Olivia really came across as kind of an undeveloped character for me with nothing special and I felt like her illness was just a poor attempt to make her interest and illicit empathy for her. I liked her sister jessica much better, especially once Jessica took such an interest in Beatrice and really fought for her friend's well-being. Olivia apparently possessed immense attraction because everyone was "drawn" to her even though she was arguably not the most attractive of the Donovan sisters and I am not a fan of characters who just magically attract other people. I am not an outdoors person and since Olivia seemed only interested in outdoor activities, since she was confined indoors for so long, I did not really relate to her. I easily forgave Max for making the bet with Fenwick as he quickly showed himself to be an intelligent, well behaved gentleman who really was a nice guy even if he did have a rakehell past and some hell-raising days behind him. Unfortunately, he was not as quick to forgive himself, and I felt like I was constantly being hit with his own self-recrimination which I did not enjoy.

I will admit that Olivia and Max worked really well together and even though it took them quite a while to actually meet and be friends and begin their relationship, once it got started I really felt a connection between them. They had a lot in common and they enjoyed each other's company and they certainly had a lot of chemistry between them. There was some sex, it was really not too hot, and I will admit that after her debut, which admittedly set a very high standard, I have found myself disappointed with Haymore's sex scenes. They just fell flat and just not in keeping with a romance novel that claims the characters have passion between them; I'd almost rather they not have any written scenes than lukewarm scenes. The plot involving Fenwick sustained my interest halfway as I was intrigued by what was happening with his wife and how they were going to protect her but his supposedly longstanding grudge against Max just seemed ridiculous and couldn't hold my interest because it seemed haphazardly constructed. I did like that previous characters were present and it didn't bother me since I liked those characters.

Rating: A readable, if not precisely enjoyable novel, that was far too long and moved slowly and while the characters were well suited I did not particularly care for them or their relationship.
▬▬▬▬▬▬
Required work -> Reproduce the review from "Rating: A readable, if" to "or their relationship.", inclusive, switching "far too long" to "rather lengthy". The items that come next are separate material with no connection to the review.
▬▬▬▬▬▬
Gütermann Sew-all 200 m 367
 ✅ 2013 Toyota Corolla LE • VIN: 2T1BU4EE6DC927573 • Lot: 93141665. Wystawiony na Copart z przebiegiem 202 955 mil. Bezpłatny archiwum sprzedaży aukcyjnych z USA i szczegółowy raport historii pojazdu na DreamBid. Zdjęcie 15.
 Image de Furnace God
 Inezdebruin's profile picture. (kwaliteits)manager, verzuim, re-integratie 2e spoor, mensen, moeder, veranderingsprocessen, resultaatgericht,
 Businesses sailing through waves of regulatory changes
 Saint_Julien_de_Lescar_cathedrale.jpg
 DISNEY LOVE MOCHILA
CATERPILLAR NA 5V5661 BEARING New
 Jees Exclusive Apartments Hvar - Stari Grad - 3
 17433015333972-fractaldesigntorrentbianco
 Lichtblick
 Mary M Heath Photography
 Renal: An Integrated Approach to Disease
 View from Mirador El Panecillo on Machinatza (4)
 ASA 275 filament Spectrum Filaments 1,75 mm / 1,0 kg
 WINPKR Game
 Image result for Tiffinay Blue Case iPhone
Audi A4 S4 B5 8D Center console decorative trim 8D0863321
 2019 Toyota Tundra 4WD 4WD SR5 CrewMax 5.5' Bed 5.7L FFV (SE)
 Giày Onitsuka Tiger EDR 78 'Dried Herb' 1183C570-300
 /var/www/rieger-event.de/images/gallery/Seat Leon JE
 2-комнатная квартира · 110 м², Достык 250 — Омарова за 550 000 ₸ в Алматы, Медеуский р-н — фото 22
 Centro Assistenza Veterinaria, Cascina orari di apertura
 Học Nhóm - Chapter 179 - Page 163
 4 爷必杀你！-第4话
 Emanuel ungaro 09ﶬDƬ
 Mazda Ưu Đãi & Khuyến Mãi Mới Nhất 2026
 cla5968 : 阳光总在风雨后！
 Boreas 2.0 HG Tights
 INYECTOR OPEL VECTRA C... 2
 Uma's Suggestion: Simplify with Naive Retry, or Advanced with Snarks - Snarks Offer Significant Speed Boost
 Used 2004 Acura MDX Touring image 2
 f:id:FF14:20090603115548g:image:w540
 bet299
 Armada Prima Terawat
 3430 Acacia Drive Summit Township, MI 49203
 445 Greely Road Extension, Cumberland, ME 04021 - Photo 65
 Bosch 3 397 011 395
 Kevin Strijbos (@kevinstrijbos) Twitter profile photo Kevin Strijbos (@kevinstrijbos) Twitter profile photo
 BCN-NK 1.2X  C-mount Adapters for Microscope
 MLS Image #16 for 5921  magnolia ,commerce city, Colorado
▬▬▬▬▬▬
Exercise result ->
Rating: A readable, if not precisely enjoyable novel, that was rather lengthy and moved slowly and while the characters were well suited I did not particularly care for them or their relationship.